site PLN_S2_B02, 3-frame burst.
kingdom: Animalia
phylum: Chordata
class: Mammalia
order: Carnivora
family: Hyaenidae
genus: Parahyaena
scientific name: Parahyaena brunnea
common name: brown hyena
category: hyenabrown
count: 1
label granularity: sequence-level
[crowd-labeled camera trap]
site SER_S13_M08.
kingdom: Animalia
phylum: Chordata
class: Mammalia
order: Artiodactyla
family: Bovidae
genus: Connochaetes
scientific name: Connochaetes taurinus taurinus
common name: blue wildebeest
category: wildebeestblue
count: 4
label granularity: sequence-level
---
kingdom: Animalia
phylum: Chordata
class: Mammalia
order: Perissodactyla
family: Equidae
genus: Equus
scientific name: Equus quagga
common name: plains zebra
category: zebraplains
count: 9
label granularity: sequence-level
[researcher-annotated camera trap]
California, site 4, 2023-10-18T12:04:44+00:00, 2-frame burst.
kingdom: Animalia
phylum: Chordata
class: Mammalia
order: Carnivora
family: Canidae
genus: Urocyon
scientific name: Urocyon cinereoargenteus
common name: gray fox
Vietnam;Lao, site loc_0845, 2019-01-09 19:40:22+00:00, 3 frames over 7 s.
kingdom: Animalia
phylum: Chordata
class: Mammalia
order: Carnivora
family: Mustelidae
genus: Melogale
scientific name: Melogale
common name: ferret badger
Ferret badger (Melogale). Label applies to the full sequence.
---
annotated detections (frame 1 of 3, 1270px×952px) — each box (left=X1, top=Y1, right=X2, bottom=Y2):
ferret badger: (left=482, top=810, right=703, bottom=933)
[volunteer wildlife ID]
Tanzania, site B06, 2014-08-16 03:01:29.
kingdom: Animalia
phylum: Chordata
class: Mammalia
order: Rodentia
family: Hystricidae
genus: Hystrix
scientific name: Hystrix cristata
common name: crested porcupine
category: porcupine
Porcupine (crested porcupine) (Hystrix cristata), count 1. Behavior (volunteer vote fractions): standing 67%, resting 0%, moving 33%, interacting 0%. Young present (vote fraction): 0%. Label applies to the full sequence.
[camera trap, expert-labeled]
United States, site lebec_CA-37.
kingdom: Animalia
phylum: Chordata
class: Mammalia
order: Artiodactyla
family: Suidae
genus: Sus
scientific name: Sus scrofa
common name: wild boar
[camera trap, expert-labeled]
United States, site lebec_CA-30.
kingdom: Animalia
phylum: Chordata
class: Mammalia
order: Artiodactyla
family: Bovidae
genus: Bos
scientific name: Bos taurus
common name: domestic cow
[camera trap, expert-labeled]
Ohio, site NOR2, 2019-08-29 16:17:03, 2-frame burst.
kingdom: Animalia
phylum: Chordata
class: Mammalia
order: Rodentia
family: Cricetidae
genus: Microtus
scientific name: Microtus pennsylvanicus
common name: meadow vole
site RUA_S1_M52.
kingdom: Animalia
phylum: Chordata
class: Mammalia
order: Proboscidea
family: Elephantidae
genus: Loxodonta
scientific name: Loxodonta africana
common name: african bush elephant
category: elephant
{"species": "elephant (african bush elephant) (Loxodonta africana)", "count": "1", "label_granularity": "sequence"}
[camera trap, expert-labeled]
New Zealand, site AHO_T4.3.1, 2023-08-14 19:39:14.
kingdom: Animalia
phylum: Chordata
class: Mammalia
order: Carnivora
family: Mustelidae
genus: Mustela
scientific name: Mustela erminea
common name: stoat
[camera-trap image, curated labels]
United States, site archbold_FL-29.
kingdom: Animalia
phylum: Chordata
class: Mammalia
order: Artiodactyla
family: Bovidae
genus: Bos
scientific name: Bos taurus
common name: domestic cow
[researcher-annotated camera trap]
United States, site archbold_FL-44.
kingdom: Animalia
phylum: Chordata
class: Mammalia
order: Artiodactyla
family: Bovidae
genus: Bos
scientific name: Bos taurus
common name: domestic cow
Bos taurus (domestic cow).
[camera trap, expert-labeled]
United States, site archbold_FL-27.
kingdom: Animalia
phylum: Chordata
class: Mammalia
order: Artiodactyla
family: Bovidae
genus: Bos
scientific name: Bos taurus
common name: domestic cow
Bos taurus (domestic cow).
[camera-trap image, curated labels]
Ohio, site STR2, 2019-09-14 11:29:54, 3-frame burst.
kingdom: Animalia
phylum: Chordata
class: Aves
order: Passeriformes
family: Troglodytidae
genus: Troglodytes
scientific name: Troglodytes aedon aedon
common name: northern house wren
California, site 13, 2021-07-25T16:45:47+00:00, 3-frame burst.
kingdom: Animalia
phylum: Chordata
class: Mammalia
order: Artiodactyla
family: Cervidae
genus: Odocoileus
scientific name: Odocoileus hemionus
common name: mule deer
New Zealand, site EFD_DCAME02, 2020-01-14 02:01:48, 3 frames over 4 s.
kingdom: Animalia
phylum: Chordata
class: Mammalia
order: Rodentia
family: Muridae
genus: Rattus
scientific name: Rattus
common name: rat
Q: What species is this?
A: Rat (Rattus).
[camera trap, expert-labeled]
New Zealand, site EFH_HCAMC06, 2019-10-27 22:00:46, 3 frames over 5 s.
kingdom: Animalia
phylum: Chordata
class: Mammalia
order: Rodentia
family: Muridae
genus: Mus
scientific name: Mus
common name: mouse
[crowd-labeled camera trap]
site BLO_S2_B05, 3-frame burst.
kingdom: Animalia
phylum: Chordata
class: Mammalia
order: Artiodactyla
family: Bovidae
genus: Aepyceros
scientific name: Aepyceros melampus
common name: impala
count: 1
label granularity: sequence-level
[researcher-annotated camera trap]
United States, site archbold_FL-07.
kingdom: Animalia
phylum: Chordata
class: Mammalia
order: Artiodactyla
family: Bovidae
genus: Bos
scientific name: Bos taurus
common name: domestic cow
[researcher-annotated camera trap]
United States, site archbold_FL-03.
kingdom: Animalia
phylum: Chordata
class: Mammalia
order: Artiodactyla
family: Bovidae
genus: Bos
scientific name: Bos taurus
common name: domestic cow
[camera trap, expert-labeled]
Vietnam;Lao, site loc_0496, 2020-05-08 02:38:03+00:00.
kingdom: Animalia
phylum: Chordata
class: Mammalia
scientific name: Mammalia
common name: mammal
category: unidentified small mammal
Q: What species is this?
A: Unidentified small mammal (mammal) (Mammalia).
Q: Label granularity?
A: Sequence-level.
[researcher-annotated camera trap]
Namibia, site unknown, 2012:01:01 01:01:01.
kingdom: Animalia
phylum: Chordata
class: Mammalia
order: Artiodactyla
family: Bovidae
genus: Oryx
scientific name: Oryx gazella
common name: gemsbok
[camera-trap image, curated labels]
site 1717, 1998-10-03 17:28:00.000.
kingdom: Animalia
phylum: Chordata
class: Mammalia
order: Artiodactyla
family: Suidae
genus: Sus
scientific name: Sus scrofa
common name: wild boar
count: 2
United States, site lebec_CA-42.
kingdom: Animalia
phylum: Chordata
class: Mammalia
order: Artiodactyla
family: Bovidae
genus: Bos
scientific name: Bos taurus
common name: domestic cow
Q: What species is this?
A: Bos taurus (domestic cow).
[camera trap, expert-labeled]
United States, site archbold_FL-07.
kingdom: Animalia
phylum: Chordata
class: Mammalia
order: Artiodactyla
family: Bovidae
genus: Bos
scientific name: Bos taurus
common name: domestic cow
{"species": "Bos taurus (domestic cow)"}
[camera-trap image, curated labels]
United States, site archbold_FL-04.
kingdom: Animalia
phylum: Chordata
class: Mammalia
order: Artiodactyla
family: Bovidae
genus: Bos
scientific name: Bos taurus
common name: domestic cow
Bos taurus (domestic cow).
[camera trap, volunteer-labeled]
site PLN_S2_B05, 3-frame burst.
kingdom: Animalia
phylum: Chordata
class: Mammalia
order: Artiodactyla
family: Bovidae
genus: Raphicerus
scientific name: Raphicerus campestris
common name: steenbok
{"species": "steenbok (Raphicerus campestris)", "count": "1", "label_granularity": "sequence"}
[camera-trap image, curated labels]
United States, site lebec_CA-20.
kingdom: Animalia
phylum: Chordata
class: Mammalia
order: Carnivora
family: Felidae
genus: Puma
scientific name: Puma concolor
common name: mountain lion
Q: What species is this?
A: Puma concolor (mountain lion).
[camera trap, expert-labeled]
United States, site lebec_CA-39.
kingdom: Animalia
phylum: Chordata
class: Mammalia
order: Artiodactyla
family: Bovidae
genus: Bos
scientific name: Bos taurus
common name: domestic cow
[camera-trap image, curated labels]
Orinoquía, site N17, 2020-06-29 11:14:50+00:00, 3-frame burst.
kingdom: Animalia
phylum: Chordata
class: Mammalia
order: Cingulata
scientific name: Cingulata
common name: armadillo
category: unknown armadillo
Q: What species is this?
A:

◆ **ASSIGNED TASK**:
The exact lines of the material above starting at the one that contains "United States, site lebec_CA-30." and ending at the one that contains "common name: mule deer" are what to retype; leave out everything else.

◆ **YOUR RESPONSE**:
United States, site lebec_CA-30.
kingdom: Animalia
phylum: Chordata
class: Mammalia
order: Artiodactyla
family: Bovidae
genus: Bos
scientific name: Bos taurus
common name: domestic cow
[camera trap, expert-labeled]
Ohio, site NOR2, 2019-08-29 16:17:03, 2-frame burst.
kingdom: Animalia
phylum: Chordata
class: Mammalia
order: Rodentia
family: Cricetidae
genus: Microtus
scientific name: Microtus pennsylvanicus
common name: meadow vole
site RUA_S1_M52.
kingdom: Animalia
phylum: Chordata
class: Mammalia
order: Proboscidea
family: Elephantidae
genus: Loxodonta
scientific name: Loxodonta africana
common name: african bush elephant
category: elephant
{"species": "elephant (african bush elephant) (Loxodonta africana)", "count": "1", "label_granularity": "sequence"}
[camera trap, expert-labeled]
New Zealand, site AHO_T4.3.1, 2023-08-14 19:39:14.
kingdom: Animalia
phylum: Chordata
class: Mammalia
order: Carnivora
family: Mustelidae
genus: Mustela
scientific name: Mustela erminea
common name: stoat
[camera-trap image, curated labels]
United States, site archbold_FL-29.
kingdom: Animalia
phylum: Chordata
class: Mammalia
order: Artiodactyla
family: Bovidae
genus: Bos
scientific name: Bos taurus
common name: domestic cow
[researcher-annotated camera trap]
United States, site archbold_FL-44.
kingdom: Animalia
phylum: Chordata
class: Mammalia
order: Artiodactyla
family: Bovidae
genus: Bos
scientific name: Bos taurus
common name: domestic cow
Bos taurus (domestic cow).
[camera trap, expert-labeled]
United States, site archbold_FL-27.
kingdom: Animalia
phylum: Chordata
class: Mammalia
order: Artiodactyla
family: Bovidae
genus: Bos
scientific name: Bos taurus
common name: domestic cow
Bos taurus (domestic cow).
[camera-trap image, curated labels]
Ohio, site STR2, 2019-09-14 11:29:54, 3-frame burst.
kingdom: Animalia
phylum: Chordata
class: Aves
order: Passeriformes
family: Troglodytidae
genus: Troglodytes
scientific name: Troglodytes aedon aedon
common name: northern house wren
California, site 13, 2021-07-25T16:45:47+00:00, 3-frame burst.
kingdom: Animalia
phylum: Chordata
class: Mammalia
order: Artiodactyla
family: Cervidae
genus: Odocoileus
scientific name: Odocoileus hemionus
common name: mule deer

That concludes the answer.